We’ve just been informed of Phillips v. Medtronic, Inc., SUCV2009-05286-A, slip op. (Mass. Super. July 10, 2012), granting a preemption motion under Riegel v. Medtronic, Inc., 552 U.S. 312 (2008), in a case involving a pain pump (it’s over a week old, so it’s only “new” by non-blogging standards).  Unlike many pain pump cases, the device in Phillips was a Class III FDA pre-market approved (PMA) device.

The device in Phillips was labeled for intrathecal (spinal) use (also unlike most pain pump cases, which involve the shoulder joint). It was the subject of a recall in 2008, four years after the plaintiff’s surgery. Slip op. at 2.

The plaintiff in Phillips alleged “parallel” violation claims that parroted statements in two FDA warning letters.  Slip op. at 3-6 (quoting large chunks of the letters − this is one thorough judge).  The amended complaint, filed after the court warned plaintiff about preemption, alleged violations of no fewer than fourteen provisions of the FDCA or FDA regulations.  Id. at 6-7.

None of regulatory mud that plaintiff threw against the wall stuck.  The amended Phillips complaint was dismissed under the Massachusetts equivalent of Rule 12 and the Massachusetts equivalent of TwIqbal.

The claimed regulatory violations were simply not causal.  Although the court let the plaintiffs slide on both the vagueness of the GMPs and the vagueness of her pleadings (slip op. at 11-16), she could not escape the FDA’s warning letters.  They did not involve what plaintiff claimed had happened.

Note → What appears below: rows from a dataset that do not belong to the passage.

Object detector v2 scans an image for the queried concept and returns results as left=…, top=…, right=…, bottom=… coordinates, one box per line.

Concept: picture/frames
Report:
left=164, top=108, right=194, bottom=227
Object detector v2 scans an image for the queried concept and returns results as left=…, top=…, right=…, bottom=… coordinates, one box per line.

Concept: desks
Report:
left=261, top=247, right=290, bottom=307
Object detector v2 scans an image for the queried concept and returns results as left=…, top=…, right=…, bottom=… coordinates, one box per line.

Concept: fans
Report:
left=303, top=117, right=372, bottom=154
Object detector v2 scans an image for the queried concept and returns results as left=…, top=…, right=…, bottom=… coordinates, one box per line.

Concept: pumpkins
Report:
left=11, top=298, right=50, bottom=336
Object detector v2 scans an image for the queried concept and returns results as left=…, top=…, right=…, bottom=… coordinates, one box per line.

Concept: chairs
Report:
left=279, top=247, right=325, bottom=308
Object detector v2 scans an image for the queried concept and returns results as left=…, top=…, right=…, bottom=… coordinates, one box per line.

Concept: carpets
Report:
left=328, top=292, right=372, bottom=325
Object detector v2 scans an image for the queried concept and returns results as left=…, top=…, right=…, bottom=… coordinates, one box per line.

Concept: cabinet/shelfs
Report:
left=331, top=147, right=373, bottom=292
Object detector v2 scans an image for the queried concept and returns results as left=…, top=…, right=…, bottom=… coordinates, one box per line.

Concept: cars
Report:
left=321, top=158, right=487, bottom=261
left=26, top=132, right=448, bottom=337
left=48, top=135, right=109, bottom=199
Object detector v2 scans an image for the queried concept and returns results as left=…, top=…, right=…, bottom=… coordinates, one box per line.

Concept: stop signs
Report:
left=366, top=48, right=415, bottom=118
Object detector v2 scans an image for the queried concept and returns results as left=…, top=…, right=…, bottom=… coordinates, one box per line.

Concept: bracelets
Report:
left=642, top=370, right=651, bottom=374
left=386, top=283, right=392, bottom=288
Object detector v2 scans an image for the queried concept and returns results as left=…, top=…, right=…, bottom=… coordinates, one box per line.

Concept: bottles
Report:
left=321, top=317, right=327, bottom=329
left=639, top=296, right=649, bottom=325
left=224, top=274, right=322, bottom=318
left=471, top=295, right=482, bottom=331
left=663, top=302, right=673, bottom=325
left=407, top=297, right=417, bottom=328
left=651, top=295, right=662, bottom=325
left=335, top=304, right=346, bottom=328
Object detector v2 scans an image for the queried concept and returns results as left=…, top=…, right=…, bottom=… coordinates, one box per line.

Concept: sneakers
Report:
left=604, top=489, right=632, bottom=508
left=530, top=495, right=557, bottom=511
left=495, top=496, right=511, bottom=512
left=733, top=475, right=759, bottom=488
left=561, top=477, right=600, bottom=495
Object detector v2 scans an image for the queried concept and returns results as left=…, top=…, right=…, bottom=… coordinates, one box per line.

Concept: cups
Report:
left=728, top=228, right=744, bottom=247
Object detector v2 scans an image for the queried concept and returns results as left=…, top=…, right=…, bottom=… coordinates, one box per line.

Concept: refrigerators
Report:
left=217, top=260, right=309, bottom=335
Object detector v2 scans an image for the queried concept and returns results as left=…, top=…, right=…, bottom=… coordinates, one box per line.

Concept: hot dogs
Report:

It is clear from the [warning letters] that all of these [GMP] violations relate to tip bonding manufacturing procedures. . . . Insofar as catheter tip detachment is not the manufacturing defect alleged to have caused [plaintiff’s] injuries, the plaintiffs fail to state a plausible claim on the cited [GMP] violations, even under an indulgent reading of the complaint.

Slip op. at 17.

Plaintiff also alleged violations of medical device reporting obligations owed to the FDA.  Slip op. at 17-18.  Forget express preemption; claims based on failure to provide information to the FDA are barred under Buckman Co. v. Plaintiffs Legal Committee, 531 U.S. 341 (2001), since the Supreme Court there held that only the FDA can enforce reporting obligations owed to it:

[A] parallel claim based on failure to report adverse events, corrections, removals, and failure to submit supplemental reports to the FDA is impliedly preempted because it is premised solely on a duty created by the MDA [Medical Device Amendments] which did not exist in the common law: the duty to provide information to a regulatory agency to enable it to determine whether to take enforcement action.

Slip op. at 21. The judge was admittedly “reluctant” to reach this result, but the plaintiff’s allegations left no doubt that these were Buckman-preempted claims.  Id.

Thus we add another favorable outcome to our medical device preemption scorecard.